Extracted data:

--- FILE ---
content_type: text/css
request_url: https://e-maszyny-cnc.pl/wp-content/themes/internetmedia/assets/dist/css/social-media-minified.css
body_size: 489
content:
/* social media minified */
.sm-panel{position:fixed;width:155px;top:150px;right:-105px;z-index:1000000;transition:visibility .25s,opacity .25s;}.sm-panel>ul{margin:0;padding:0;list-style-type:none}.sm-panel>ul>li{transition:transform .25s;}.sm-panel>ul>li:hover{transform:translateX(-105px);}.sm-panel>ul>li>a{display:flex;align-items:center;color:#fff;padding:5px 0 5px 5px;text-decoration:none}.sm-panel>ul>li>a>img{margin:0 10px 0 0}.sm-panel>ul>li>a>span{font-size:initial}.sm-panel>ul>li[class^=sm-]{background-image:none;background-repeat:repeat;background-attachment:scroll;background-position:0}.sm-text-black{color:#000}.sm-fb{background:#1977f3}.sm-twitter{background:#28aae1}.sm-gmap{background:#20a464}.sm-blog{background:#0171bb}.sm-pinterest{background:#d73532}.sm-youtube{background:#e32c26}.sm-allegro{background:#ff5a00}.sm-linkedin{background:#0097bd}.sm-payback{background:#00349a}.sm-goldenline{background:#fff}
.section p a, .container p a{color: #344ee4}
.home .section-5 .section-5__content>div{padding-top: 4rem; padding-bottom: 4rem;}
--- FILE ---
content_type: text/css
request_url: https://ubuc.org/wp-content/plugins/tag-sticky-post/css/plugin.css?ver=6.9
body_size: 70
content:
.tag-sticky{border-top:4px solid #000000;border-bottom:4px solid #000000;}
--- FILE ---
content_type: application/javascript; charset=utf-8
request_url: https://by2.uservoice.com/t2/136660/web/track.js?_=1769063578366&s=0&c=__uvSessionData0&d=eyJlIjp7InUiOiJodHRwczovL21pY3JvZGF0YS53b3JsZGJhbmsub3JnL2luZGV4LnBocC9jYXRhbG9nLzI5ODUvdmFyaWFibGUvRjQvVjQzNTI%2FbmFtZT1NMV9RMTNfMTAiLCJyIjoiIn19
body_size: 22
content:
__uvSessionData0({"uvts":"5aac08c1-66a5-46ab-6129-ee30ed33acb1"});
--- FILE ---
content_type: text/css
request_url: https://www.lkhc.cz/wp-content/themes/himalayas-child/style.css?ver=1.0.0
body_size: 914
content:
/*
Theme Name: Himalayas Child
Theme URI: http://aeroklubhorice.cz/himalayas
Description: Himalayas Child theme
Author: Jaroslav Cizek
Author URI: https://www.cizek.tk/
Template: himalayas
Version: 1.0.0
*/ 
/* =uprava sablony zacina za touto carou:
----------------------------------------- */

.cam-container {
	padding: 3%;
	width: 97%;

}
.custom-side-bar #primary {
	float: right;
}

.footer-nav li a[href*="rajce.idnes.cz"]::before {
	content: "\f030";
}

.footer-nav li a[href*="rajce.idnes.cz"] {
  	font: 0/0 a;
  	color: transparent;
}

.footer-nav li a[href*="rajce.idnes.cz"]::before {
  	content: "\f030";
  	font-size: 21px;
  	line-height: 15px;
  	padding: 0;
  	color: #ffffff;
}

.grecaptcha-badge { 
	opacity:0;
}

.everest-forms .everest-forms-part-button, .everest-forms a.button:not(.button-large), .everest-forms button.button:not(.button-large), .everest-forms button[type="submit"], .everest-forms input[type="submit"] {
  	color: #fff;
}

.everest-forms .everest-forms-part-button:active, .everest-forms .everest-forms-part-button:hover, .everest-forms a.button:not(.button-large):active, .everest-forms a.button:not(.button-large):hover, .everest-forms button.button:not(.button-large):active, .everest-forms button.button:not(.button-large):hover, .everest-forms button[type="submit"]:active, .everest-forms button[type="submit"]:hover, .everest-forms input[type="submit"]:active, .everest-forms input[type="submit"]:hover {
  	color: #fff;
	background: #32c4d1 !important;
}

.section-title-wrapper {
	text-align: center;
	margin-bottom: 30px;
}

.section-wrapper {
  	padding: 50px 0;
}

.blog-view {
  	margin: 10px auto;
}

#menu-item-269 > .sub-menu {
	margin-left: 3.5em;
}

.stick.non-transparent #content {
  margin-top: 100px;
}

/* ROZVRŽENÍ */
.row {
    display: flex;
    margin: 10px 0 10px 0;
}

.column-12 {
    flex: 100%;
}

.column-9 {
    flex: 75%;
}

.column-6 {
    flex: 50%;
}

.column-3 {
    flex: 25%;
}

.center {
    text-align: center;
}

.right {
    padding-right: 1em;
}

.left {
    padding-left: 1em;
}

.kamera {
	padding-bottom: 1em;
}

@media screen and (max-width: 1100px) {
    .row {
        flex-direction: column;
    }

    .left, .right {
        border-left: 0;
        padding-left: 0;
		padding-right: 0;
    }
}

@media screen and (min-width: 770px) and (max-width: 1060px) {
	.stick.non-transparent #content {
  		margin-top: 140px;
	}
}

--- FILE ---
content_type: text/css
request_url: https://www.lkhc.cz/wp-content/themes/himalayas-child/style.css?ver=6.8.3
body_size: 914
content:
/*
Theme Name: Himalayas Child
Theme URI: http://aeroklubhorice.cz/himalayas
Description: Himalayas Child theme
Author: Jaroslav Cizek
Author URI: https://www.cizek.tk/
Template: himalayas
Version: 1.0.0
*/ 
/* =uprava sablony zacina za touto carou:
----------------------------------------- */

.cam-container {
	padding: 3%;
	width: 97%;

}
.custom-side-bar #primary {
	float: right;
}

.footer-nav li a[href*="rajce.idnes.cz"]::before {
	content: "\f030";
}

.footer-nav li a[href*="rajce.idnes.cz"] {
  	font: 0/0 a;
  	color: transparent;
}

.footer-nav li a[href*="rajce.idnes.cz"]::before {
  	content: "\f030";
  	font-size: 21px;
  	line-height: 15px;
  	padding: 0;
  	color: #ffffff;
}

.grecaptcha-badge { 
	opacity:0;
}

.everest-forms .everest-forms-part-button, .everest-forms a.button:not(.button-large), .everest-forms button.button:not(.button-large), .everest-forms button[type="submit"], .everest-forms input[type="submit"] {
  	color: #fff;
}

Description of the task: Your task is to repeat the records exactly. Begin at their first line and stop after the line containing "media minified */".

Task result:
--- FILE ---
content_type: text/css
request_url: https://e-maszyny-cnc.pl/wp-content/themes/internetmedia/assets/dist/css/social-media-minified.css
body_size: 489
content:
/* social media minified */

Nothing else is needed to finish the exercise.